* **Work task**
Write out the opening lines of the data word for word, up to and including the line with "Postage stamp printed by Poland.", and leave every picture and every later line out.

++++

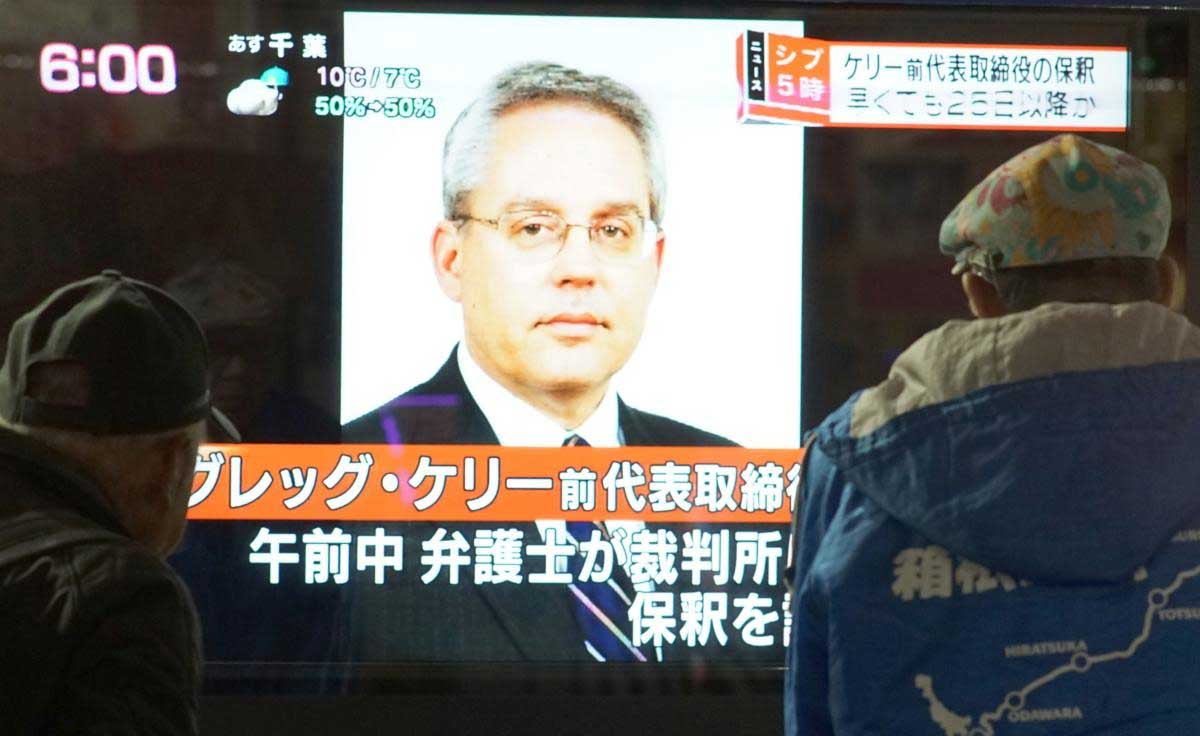 This picture taken on December 21, 2018 shows pedestrians looking at a television news program featuring former former Nissan representative director Greg Kelly in Tokyo. - Japanese authorities suspect former Nissan boss Carlos Ghosn conspired with his right-hand man Kelly to hide away around half of his income (some five billion yen or $44 million) over five fiscal years from 2010. (AFP Photo)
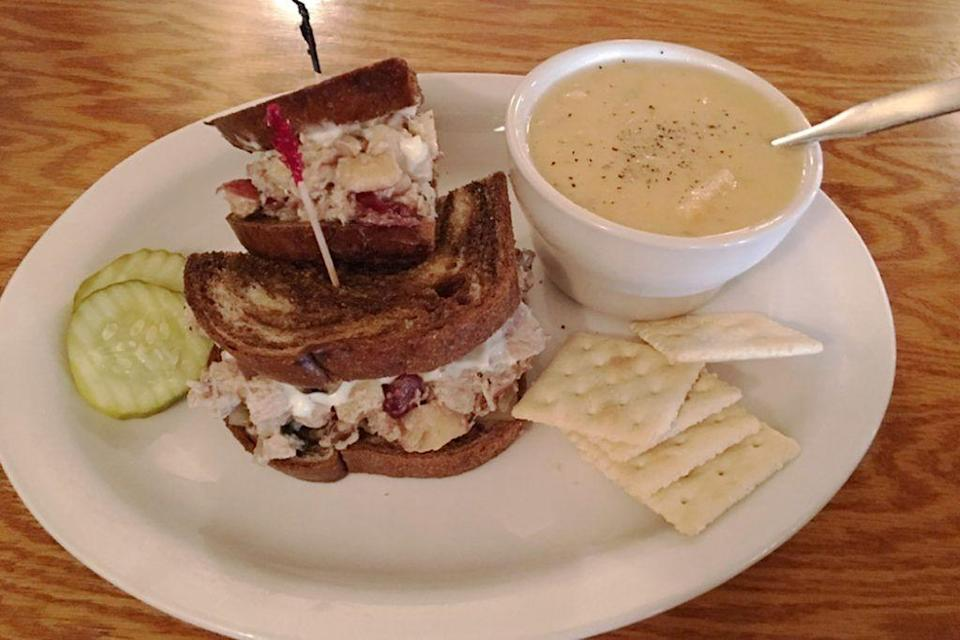 """<p><strong>Pheasant Salad Sandwich</strong></p><p>South Dakota has been known for the pheasant salad sandwiches since World War II, when volunteers gave the local sandwich to soldiers for free. You can get one at <a href=""""https://pheasantrestaurant.com/"""" rel=""""nofollow noopener"""" target=""""_blank"""" data-ylk=""""slk:Pheasant Restaurant"""" class=""""link rapid-noclick-resp"""">Pheasant Restaurant</a>. Since then the sandwich hasn't changed, a sandwich of pheasant, pecans, cranberries and Swiss cheese on toasted rye bread. </p>"""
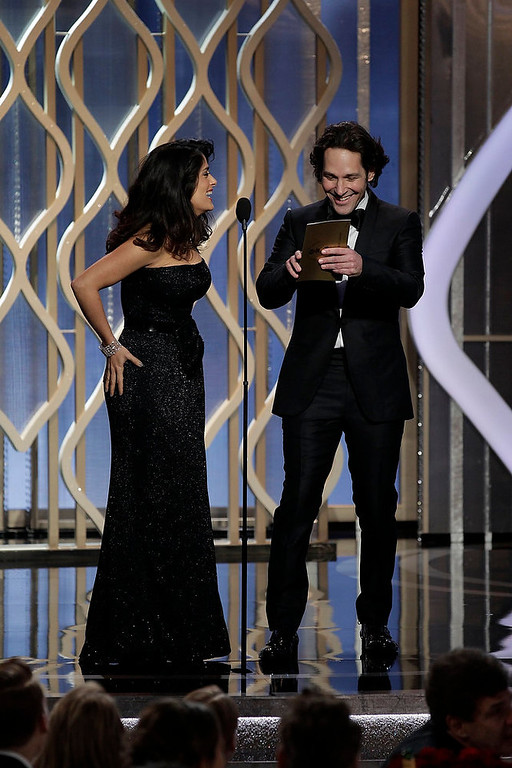 . Presenters Salma Hayek (L) and Paul Rudd on stage at the 70th annual Golden Globe Awards in Beverly Hills, California January 13, 2013, in this picture provided by NBC. REUTERS/Paul Drinkwater/NBC/Handout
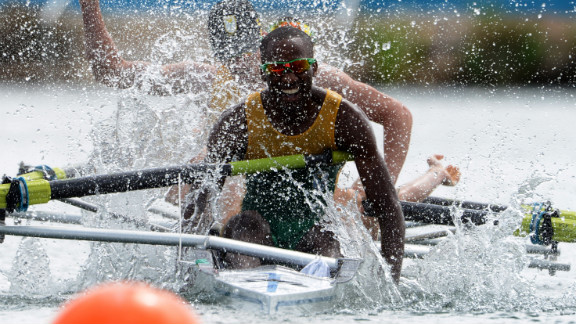 Sizwe Ndlovu of South Africa celebrates after he and his team won the gold in the lightweight men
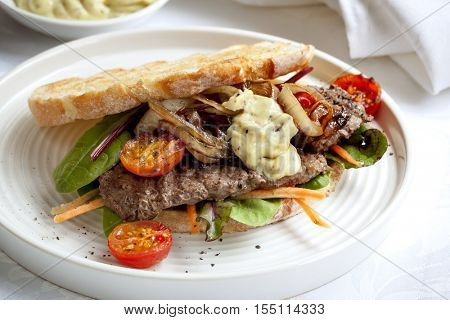 Steak sandwich with salad, grilled onions and aioli.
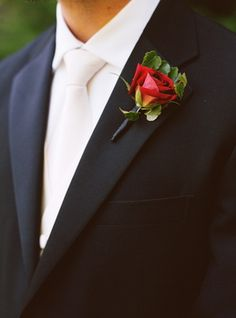 Very sophisticated wedding attire. Black suit, white shirt, white tie, Boutonniere that matches brides bouquet. Would also look great with a dark charcoal color suit.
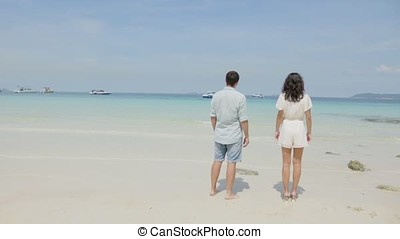 Young couple standing on wet sand by sea and looking to a blue sky. A beautiful young woman holds her handsome partner as they watch the sunset together on a romantic beach. Summer holidays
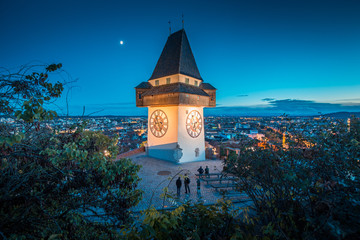 City of Graz with famous clock tower at night, Styria, Austria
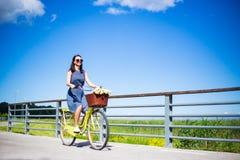 愉快的无忧无虑的妇女在礼服骑马葡萄酒自行车和蓝色sk 免版税库存图片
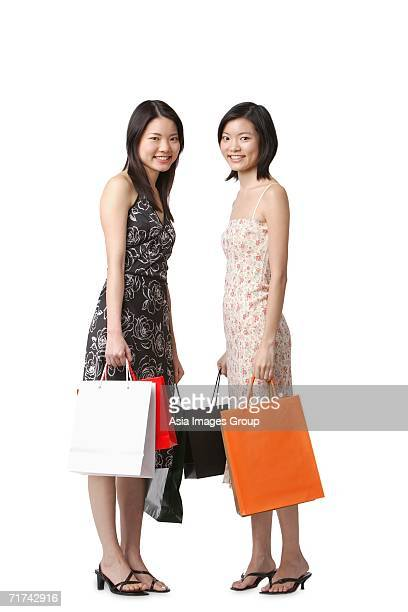 Two young women carrying shopping bags
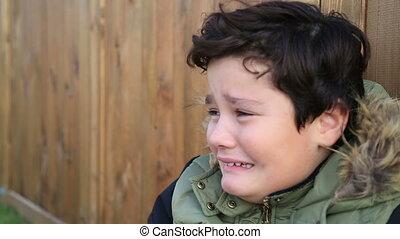Winter portrait of sad boy in warm clothes crying - Portrait...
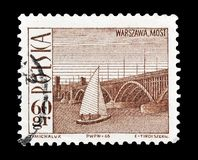 Postage stamp printed by Poland. Cancelled postage stamp printed by Poland, that shows bridge in Warsaw, circa 1966 royalty free stock photo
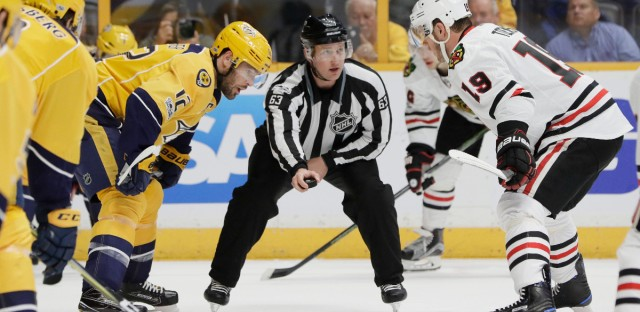Linesman Trent Knorr (63) prepares to drop the puck for a face-off between Nashville Predators center Mike Fisher (12) and Chicago Blackhawks center Jonathan Toews (19) during the first period in Game 4 of a first-round NHL hockey playoff series Thursday, April 20, 2017, in Nashville, Tenn. (AP Photo/Mark Humphrey)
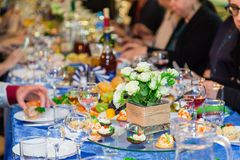 The people at the Banquet. A solemn event in the enterprise. Anniversary or wedding. Snacks and alcohol on the tables Royalty Free Stock Photo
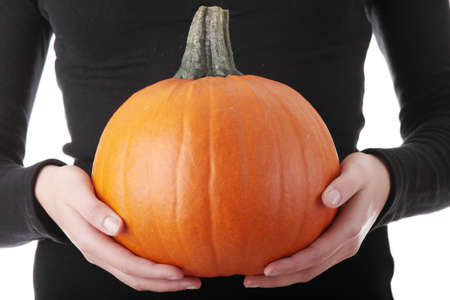 Young woman holding orange pumpkin close up,isolated photo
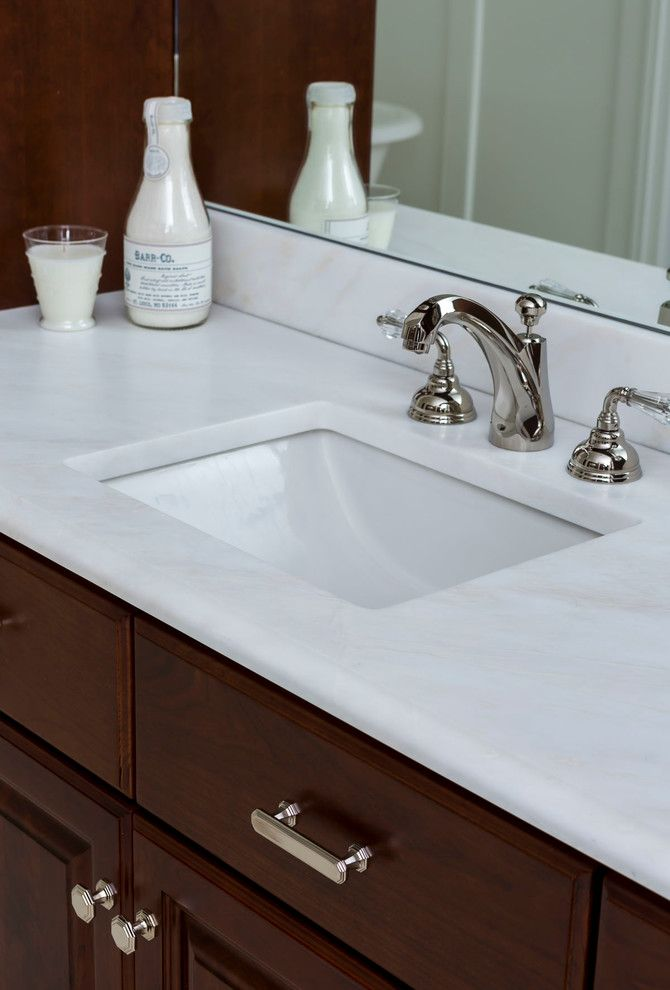 Sigma Faucets for a Traditional Bathroom with a Honed Marble and Elegant Family Home by Cadenza Granite and Marble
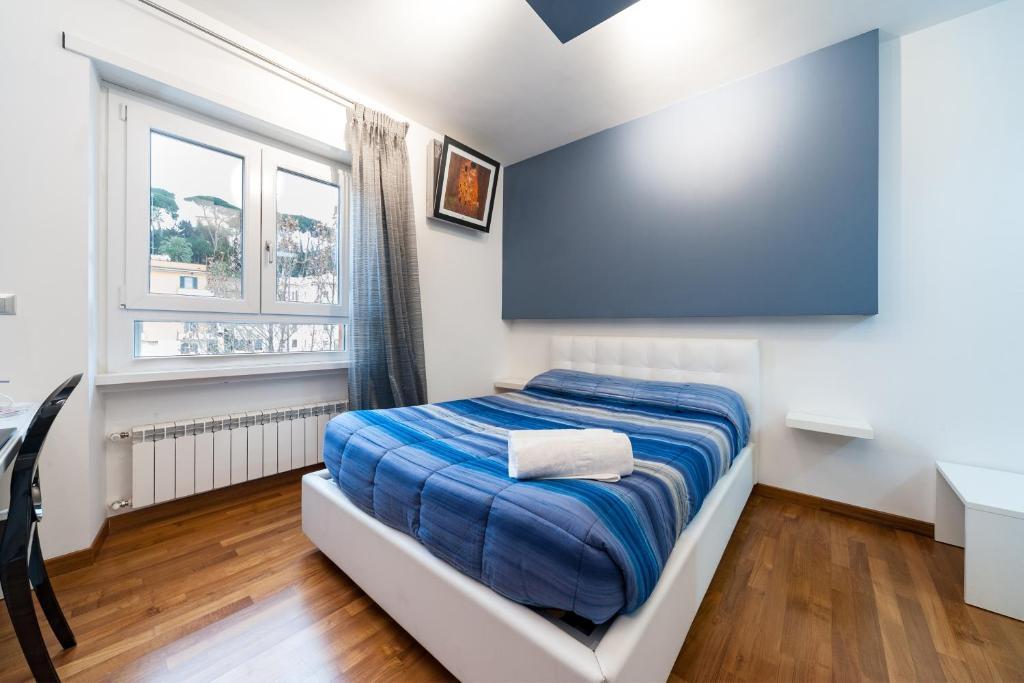 Letto o letti in una camera di Il Rosso e il Blu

++++

* **Result**
 This picture taken on December 21, 2018 shows pedestrians looking at a television news program featuring former former Nissan representative director Greg Kelly in Tokyo. - Japanese authorities suspect former Nissan boss Carlos Ghosn conspired with his right-hand man Kelly to hide away around half of his income (some five billion yen or $44 million) over five fiscal years from 2010. (AFP Photo)
 """<p><strong>Pheasant Salad Sandwich</strong></p><p>South Dakota has been known for the pheasant salad sandwiches since World War II, when volunteers gave the local sandwich to soldiers for free. You can get one at <a href=""""https://pheasantrestaurant.com/"""" rel=""""nofollow noopener"""" target=""""_blank"""" data-ylk=""""slk:Pheasant Restaurant"""" class=""""link rapid-noclick-resp"""">Pheasant Restaurant</a>. Since then the sandwich hasn't changed, a sandwich of pheasant, pecans, cranberries and Swiss cheese on toasted rye bread. </p>"""
 . Presenters Salma Hayek (L) and Paul Rudd on stage at the 70th annual Golden Globe Awards in Beverly Hills, California January 13, 2013, in this picture provided by NBC. REUTERS/Paul Drinkwater/NBC/Handout
 Sizwe Ndlovu of South Africa celebrates after he and his team won the gold in the lightweight men
 Steak sandwich with salad, grilled onions and aioli.
 Very sophisticated wedding attire. Black suit, white shirt, white tie, Boutonniere that matches brides bouquet. Would also look great with a dark charcoal color suit.
 Young couple standing on wet sand by sea and looking to a blue sky. A beautiful young woman holds her handsome partner as they watch the sunset together on a romantic beach. Summer holidays
 City of Graz with famous clock tower at night, Styria, Austria
 愉快的无忧无虑的妇女在礼服骑马葡萄酒自行车和蓝色sk 免版税库存图片
 Two young women carrying shopping bags
Winter portrait of sad boy in warm clothes crying - Portrait...
 Postage stamp printed by Poland. Cancelled postage stamp printed by Poland, that shows bridge in Warsaw, circa 1966 royalty free stock photo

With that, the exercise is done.